Not one Discovery Shoppe worker—they’re all women—has ever earned even a dime for her efforts.
Brusie says she is proud to still be involved with the group. Over the years it’s been like her second job, her first being to help her husband, Warren, in the family funeral-home and cemetery business.
Only a handful of the old-timers are still working. Brusie says a few have been volunteering even longer than she has.
The women rotate shifts on a monthly basis. Each volunteer must be recommended by another in order to become involved. “You just can’t come in off the street,” Brusie says.
The volunteers start off working in the front, either organizing merchandise, helping customers or operating the register. After a volunteer puts her time in, she gets promoted to manager status—processing and pricing donations that come in daily. Shifts are only three hours, three to five times per month.
“I always feel good when I go home at the end of the day,” says Kay Matzdorff, a manager who has volunteered for about 15 years. “And we have fun to boot.”
Originally the thrift shop existed to fund the Family Service Association, a nonprofit counseling group. When it closed its doors in 1993, members decided to reorganize and create the Discovery Shoppe League in response to the continuing need for charitable funding in the community.
Active league members—those who volunteer in the store—pay annual dues of $10, while associate members pay $15.
Over the years, store revenues have been supplemented by contributions, memorial legacies, bridge-tournament fund-raisers and donated monies from moving and estate sales.

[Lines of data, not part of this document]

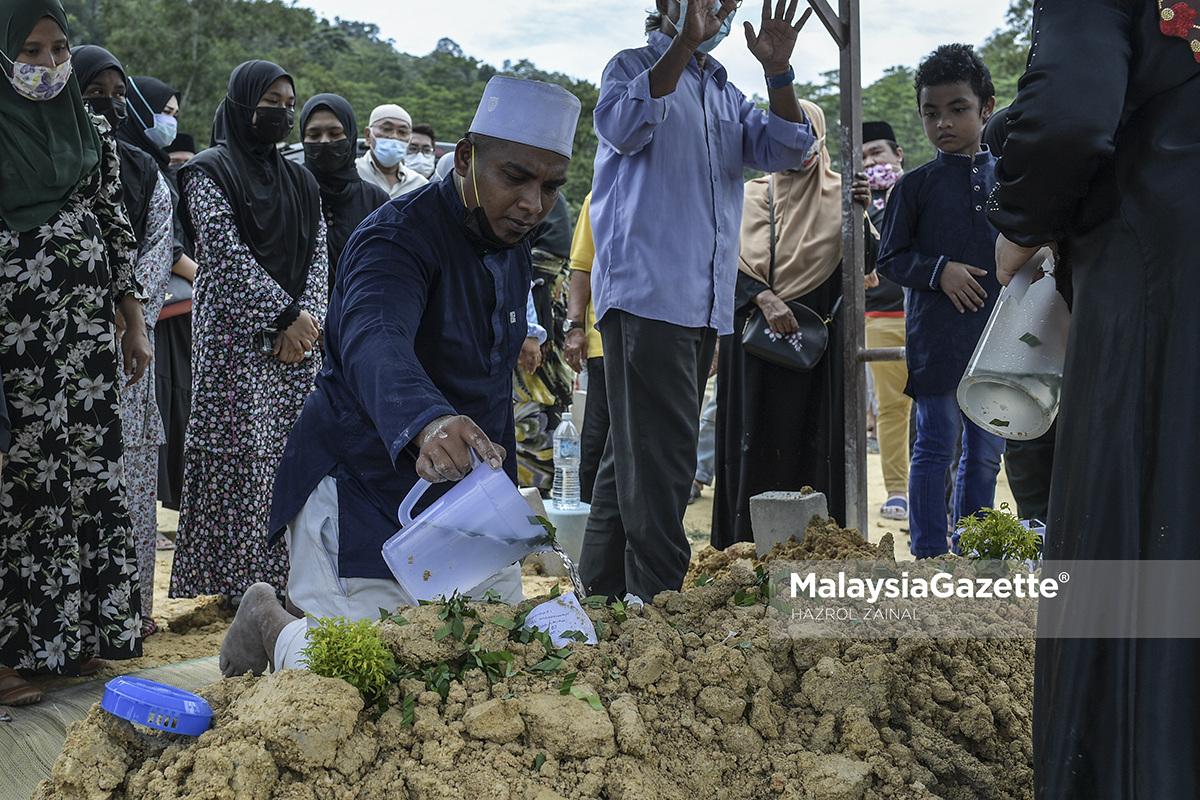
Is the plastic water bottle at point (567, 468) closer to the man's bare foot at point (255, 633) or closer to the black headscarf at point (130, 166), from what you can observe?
the black headscarf at point (130, 166)

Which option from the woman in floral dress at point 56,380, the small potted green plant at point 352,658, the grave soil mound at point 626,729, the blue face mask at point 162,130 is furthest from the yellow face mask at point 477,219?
the blue face mask at point 162,130

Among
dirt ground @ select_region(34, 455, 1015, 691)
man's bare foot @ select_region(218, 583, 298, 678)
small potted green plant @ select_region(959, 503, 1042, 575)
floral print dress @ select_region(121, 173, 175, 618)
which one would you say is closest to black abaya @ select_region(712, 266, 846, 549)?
dirt ground @ select_region(34, 455, 1015, 691)

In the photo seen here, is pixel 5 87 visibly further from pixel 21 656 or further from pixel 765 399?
pixel 765 399

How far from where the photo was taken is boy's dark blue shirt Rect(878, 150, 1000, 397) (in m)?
3.95

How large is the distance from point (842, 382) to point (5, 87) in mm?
3543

The mortgage at 315 Flume St. was paid off in 2004.
The shop accepts all donations except large furniture, including clothing, household items, dishes, books, appliances, small furniture, paintings and prints, frames, toys, board games and puzzles, purses, cookbooks and lamps. Prices are cheap, with clothing averaging about $3 per item or less.
Loretta Carroll, who is in charge of publicity and window displays, says volunteers make use of every donation, even if it cannot be sold in the store. “We really try to not put anything in the landfill,” she explains.
The women collect soaps and cosmetics and donate them to the Jesus Center or other homeless shelters. Painters can purchase old rags and clothing that cannot be reused for a dollar a bag. The Humane Society regularly picks up a box in which volunteers put old blankets, dishes and pillows that will benefit the animals.
“I think the fact that it is 100 percent volunteers appealed to me,” says Jean Afonso, treasurer of the Discovery Shoppe League. Afonso moved to Chico in 1998 from the Bay Area after working at General Electric for 30 years. At the shop, she balances the books, pays the bills and works as a cashier or in the back of the store.
“It gives me something to do that’s very rewarding,” she continues. “If I’m going to spend time away from home, it needs to be something that I enjoy.”